Problems run multiple DQN models together

I’ve been trying to implement multiple DQN models together. So I first defined my network like this,

class atari_model(nn.Module):
    def __init__(self, in_channels=12, num_actions=18):
        super(atari_model, self).__init__()
        self.conv1 = nn.Conv2d(in_channels, 32, kernel_size=8, stride=4)
        self.conv2 = nn.Conv2d(32, 64, kernel_size=4, stride=2)
        self.conv3 = nn.Conv2d(64, 64, kernel_size=3, stride=1)
        self.fc4 = nn.Linear(7 * 7 * 64, 512)
        self.fc5 = nn.Linear(512, num_actions)

    def forward(self, x):
        x = F.relu(self.conv1(x))
        x = F.relu(self.conv2(x))
        x = F.relu(self.conv3(x))
        x = F.relu(self.fc4(x.view(x.size(0), -1)))
        return self.fc5(x)

then, I constructed a list of models,

models = []
for i in range(8):
    model = atari_model(12, 18)
    optimizer = optim.Adam(model.parameters(), lr=0.001)

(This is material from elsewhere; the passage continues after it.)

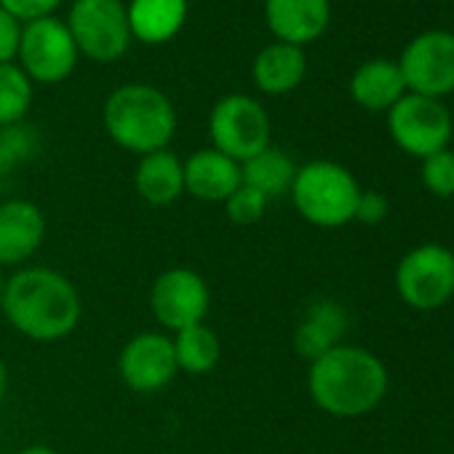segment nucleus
Returning a JSON list of instances; mask_svg holds the SVG:
<instances>
[{"instance_id":"f257e3e1","label":"nucleus","mask_w":454,"mask_h":454,"mask_svg":"<svg viewBox=\"0 0 454 454\" xmlns=\"http://www.w3.org/2000/svg\"><path fill=\"white\" fill-rule=\"evenodd\" d=\"M0 310L17 334L46 345L70 337L83 318L78 286L46 265H25L9 276Z\"/></svg>"},{"instance_id":"f03ea898","label":"nucleus","mask_w":454,"mask_h":454,"mask_svg":"<svg viewBox=\"0 0 454 454\" xmlns=\"http://www.w3.org/2000/svg\"><path fill=\"white\" fill-rule=\"evenodd\" d=\"M313 403L340 419H356L380 406L387 393V369L366 348L334 345L308 369Z\"/></svg>"},{"instance_id":"7ed1b4c3","label":"nucleus","mask_w":454,"mask_h":454,"mask_svg":"<svg viewBox=\"0 0 454 454\" xmlns=\"http://www.w3.org/2000/svg\"><path fill=\"white\" fill-rule=\"evenodd\" d=\"M102 123L121 150L142 158L168 147L176 134V110L160 89L123 83L105 99Z\"/></svg>"},{"instance_id":"20e7f679","label":"nucleus","mask_w":454,"mask_h":454,"mask_svg":"<svg viewBox=\"0 0 454 454\" xmlns=\"http://www.w3.org/2000/svg\"><path fill=\"white\" fill-rule=\"evenodd\" d=\"M289 195L305 222L324 227V231H334V227H345L356 219L361 184L342 163L310 160L297 166Z\"/></svg>"},{"instance_id":"39448f33","label":"nucleus","mask_w":454,"mask_h":454,"mask_svg":"<svg viewBox=\"0 0 454 454\" xmlns=\"http://www.w3.org/2000/svg\"><path fill=\"white\" fill-rule=\"evenodd\" d=\"M270 115L249 94H227L208 113L211 147L239 163L270 147Z\"/></svg>"},{"instance_id":"423d86ee","label":"nucleus","mask_w":454,"mask_h":454,"mask_svg":"<svg viewBox=\"0 0 454 454\" xmlns=\"http://www.w3.org/2000/svg\"><path fill=\"white\" fill-rule=\"evenodd\" d=\"M65 25L78 51L94 62H115L129 51L131 27L121 0H75Z\"/></svg>"},{"instance_id":"0eeeda50","label":"nucleus","mask_w":454,"mask_h":454,"mask_svg":"<svg viewBox=\"0 0 454 454\" xmlns=\"http://www.w3.org/2000/svg\"><path fill=\"white\" fill-rule=\"evenodd\" d=\"M81 51L67 30V25L57 17H46L22 27L17 65L33 83H62L73 75Z\"/></svg>"},{"instance_id":"6e6552de","label":"nucleus","mask_w":454,"mask_h":454,"mask_svg":"<svg viewBox=\"0 0 454 454\" xmlns=\"http://www.w3.org/2000/svg\"><path fill=\"white\" fill-rule=\"evenodd\" d=\"M387 131L390 139L414 158H427L438 150H446L454 123L441 99L403 94L387 110Z\"/></svg>"},{"instance_id":"1a4fd4ad","label":"nucleus","mask_w":454,"mask_h":454,"mask_svg":"<svg viewBox=\"0 0 454 454\" xmlns=\"http://www.w3.org/2000/svg\"><path fill=\"white\" fill-rule=\"evenodd\" d=\"M395 289L414 310H438L454 297V252L425 244L403 254L395 268Z\"/></svg>"},{"instance_id":"9d476101","label":"nucleus","mask_w":454,"mask_h":454,"mask_svg":"<svg viewBox=\"0 0 454 454\" xmlns=\"http://www.w3.org/2000/svg\"><path fill=\"white\" fill-rule=\"evenodd\" d=\"M147 302L155 324L166 334H174L206 321L211 310V289L198 270L168 268L153 281Z\"/></svg>"},{"instance_id":"9b49d317","label":"nucleus","mask_w":454,"mask_h":454,"mask_svg":"<svg viewBox=\"0 0 454 454\" xmlns=\"http://www.w3.org/2000/svg\"><path fill=\"white\" fill-rule=\"evenodd\" d=\"M409 94L441 99L454 91V33H419L395 62Z\"/></svg>"},{"instance_id":"f8f14e48","label":"nucleus","mask_w":454,"mask_h":454,"mask_svg":"<svg viewBox=\"0 0 454 454\" xmlns=\"http://www.w3.org/2000/svg\"><path fill=\"white\" fill-rule=\"evenodd\" d=\"M118 374L131 393L153 395L166 390L179 377L171 334L147 329L129 337L118 353Z\"/></svg>"},{"instance_id":"ddd939ff","label":"nucleus","mask_w":454,"mask_h":454,"mask_svg":"<svg viewBox=\"0 0 454 454\" xmlns=\"http://www.w3.org/2000/svg\"><path fill=\"white\" fill-rule=\"evenodd\" d=\"M49 233L46 214L27 198L0 200V268H25Z\"/></svg>"},{"instance_id":"4468645a","label":"nucleus","mask_w":454,"mask_h":454,"mask_svg":"<svg viewBox=\"0 0 454 454\" xmlns=\"http://www.w3.org/2000/svg\"><path fill=\"white\" fill-rule=\"evenodd\" d=\"M265 20L276 41L302 49L326 33L332 4L329 0H265Z\"/></svg>"},{"instance_id":"2eb2a0df","label":"nucleus","mask_w":454,"mask_h":454,"mask_svg":"<svg viewBox=\"0 0 454 454\" xmlns=\"http://www.w3.org/2000/svg\"><path fill=\"white\" fill-rule=\"evenodd\" d=\"M184 166V192L203 203H224L244 182H241V163L227 158L214 147H200L190 158L182 160Z\"/></svg>"},{"instance_id":"dca6fc26","label":"nucleus","mask_w":454,"mask_h":454,"mask_svg":"<svg viewBox=\"0 0 454 454\" xmlns=\"http://www.w3.org/2000/svg\"><path fill=\"white\" fill-rule=\"evenodd\" d=\"M134 190L150 206H171L184 195L182 158L168 147L142 155L134 168Z\"/></svg>"},{"instance_id":"f3484780","label":"nucleus","mask_w":454,"mask_h":454,"mask_svg":"<svg viewBox=\"0 0 454 454\" xmlns=\"http://www.w3.org/2000/svg\"><path fill=\"white\" fill-rule=\"evenodd\" d=\"M305 73H308L305 51L300 46L281 43V41L265 46L254 57V65H252L254 86L270 97H281V94L294 91L305 81Z\"/></svg>"},{"instance_id":"a211bd4d","label":"nucleus","mask_w":454,"mask_h":454,"mask_svg":"<svg viewBox=\"0 0 454 454\" xmlns=\"http://www.w3.org/2000/svg\"><path fill=\"white\" fill-rule=\"evenodd\" d=\"M348 332V310L334 300L313 302L300 326L294 329V350L308 361H316L334 345H342V334Z\"/></svg>"},{"instance_id":"6ab92c4d","label":"nucleus","mask_w":454,"mask_h":454,"mask_svg":"<svg viewBox=\"0 0 454 454\" xmlns=\"http://www.w3.org/2000/svg\"><path fill=\"white\" fill-rule=\"evenodd\" d=\"M131 38L160 46L179 35L187 20V0H131L126 9Z\"/></svg>"},{"instance_id":"aec40b11","label":"nucleus","mask_w":454,"mask_h":454,"mask_svg":"<svg viewBox=\"0 0 454 454\" xmlns=\"http://www.w3.org/2000/svg\"><path fill=\"white\" fill-rule=\"evenodd\" d=\"M406 94L401 70L390 59H369L350 78V97L364 110H390Z\"/></svg>"},{"instance_id":"412c9836","label":"nucleus","mask_w":454,"mask_h":454,"mask_svg":"<svg viewBox=\"0 0 454 454\" xmlns=\"http://www.w3.org/2000/svg\"><path fill=\"white\" fill-rule=\"evenodd\" d=\"M294 176H297V163L292 160V155H286L273 145L241 163V182L262 192L268 200L286 195L292 190Z\"/></svg>"},{"instance_id":"4be33fe9","label":"nucleus","mask_w":454,"mask_h":454,"mask_svg":"<svg viewBox=\"0 0 454 454\" xmlns=\"http://www.w3.org/2000/svg\"><path fill=\"white\" fill-rule=\"evenodd\" d=\"M171 342H174V358L179 374H190V377L211 374L222 358V340L206 321L174 332Z\"/></svg>"},{"instance_id":"5701e85b","label":"nucleus","mask_w":454,"mask_h":454,"mask_svg":"<svg viewBox=\"0 0 454 454\" xmlns=\"http://www.w3.org/2000/svg\"><path fill=\"white\" fill-rule=\"evenodd\" d=\"M33 81L17 62L0 65V129H12L30 113Z\"/></svg>"},{"instance_id":"b1692460","label":"nucleus","mask_w":454,"mask_h":454,"mask_svg":"<svg viewBox=\"0 0 454 454\" xmlns=\"http://www.w3.org/2000/svg\"><path fill=\"white\" fill-rule=\"evenodd\" d=\"M268 203H270V200H268L262 192H257V190H252V187L241 184V187H239L231 198H227L222 206H224L227 219H231L233 224H239V227H249V224H257V222L265 216Z\"/></svg>"},{"instance_id":"393cba45","label":"nucleus","mask_w":454,"mask_h":454,"mask_svg":"<svg viewBox=\"0 0 454 454\" xmlns=\"http://www.w3.org/2000/svg\"><path fill=\"white\" fill-rule=\"evenodd\" d=\"M422 184L438 198L454 195V153L449 147L422 158Z\"/></svg>"},{"instance_id":"a878e982","label":"nucleus","mask_w":454,"mask_h":454,"mask_svg":"<svg viewBox=\"0 0 454 454\" xmlns=\"http://www.w3.org/2000/svg\"><path fill=\"white\" fill-rule=\"evenodd\" d=\"M59 4L62 0H0V6H4L20 25H30V22L54 17Z\"/></svg>"},{"instance_id":"bb28decb","label":"nucleus","mask_w":454,"mask_h":454,"mask_svg":"<svg viewBox=\"0 0 454 454\" xmlns=\"http://www.w3.org/2000/svg\"><path fill=\"white\" fill-rule=\"evenodd\" d=\"M387 198L377 190H361L356 203V222L361 224H380L387 216Z\"/></svg>"},{"instance_id":"cd10ccee","label":"nucleus","mask_w":454,"mask_h":454,"mask_svg":"<svg viewBox=\"0 0 454 454\" xmlns=\"http://www.w3.org/2000/svg\"><path fill=\"white\" fill-rule=\"evenodd\" d=\"M20 35H22V25L0 6V65H9L17 59Z\"/></svg>"},{"instance_id":"c85d7f7f","label":"nucleus","mask_w":454,"mask_h":454,"mask_svg":"<svg viewBox=\"0 0 454 454\" xmlns=\"http://www.w3.org/2000/svg\"><path fill=\"white\" fill-rule=\"evenodd\" d=\"M17 454H59V451L54 446H49V443H30V446L20 449Z\"/></svg>"},{"instance_id":"c756f323","label":"nucleus","mask_w":454,"mask_h":454,"mask_svg":"<svg viewBox=\"0 0 454 454\" xmlns=\"http://www.w3.org/2000/svg\"><path fill=\"white\" fill-rule=\"evenodd\" d=\"M6 393H9V369H6V361L0 358V406L6 401Z\"/></svg>"},{"instance_id":"7c9ffc66","label":"nucleus","mask_w":454,"mask_h":454,"mask_svg":"<svg viewBox=\"0 0 454 454\" xmlns=\"http://www.w3.org/2000/svg\"><path fill=\"white\" fill-rule=\"evenodd\" d=\"M4 286H6V273L0 268V297H4Z\"/></svg>"}]
</instances>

then I collected some experiences in the environment and try to perform some updates using these models, and their target models. However, this does not work even if I just have one model, but instead the model is in a list. Does put the model in a list and then use it really cause any problems? If this causes problems, how to create any number of models by specifying the number elsewhere?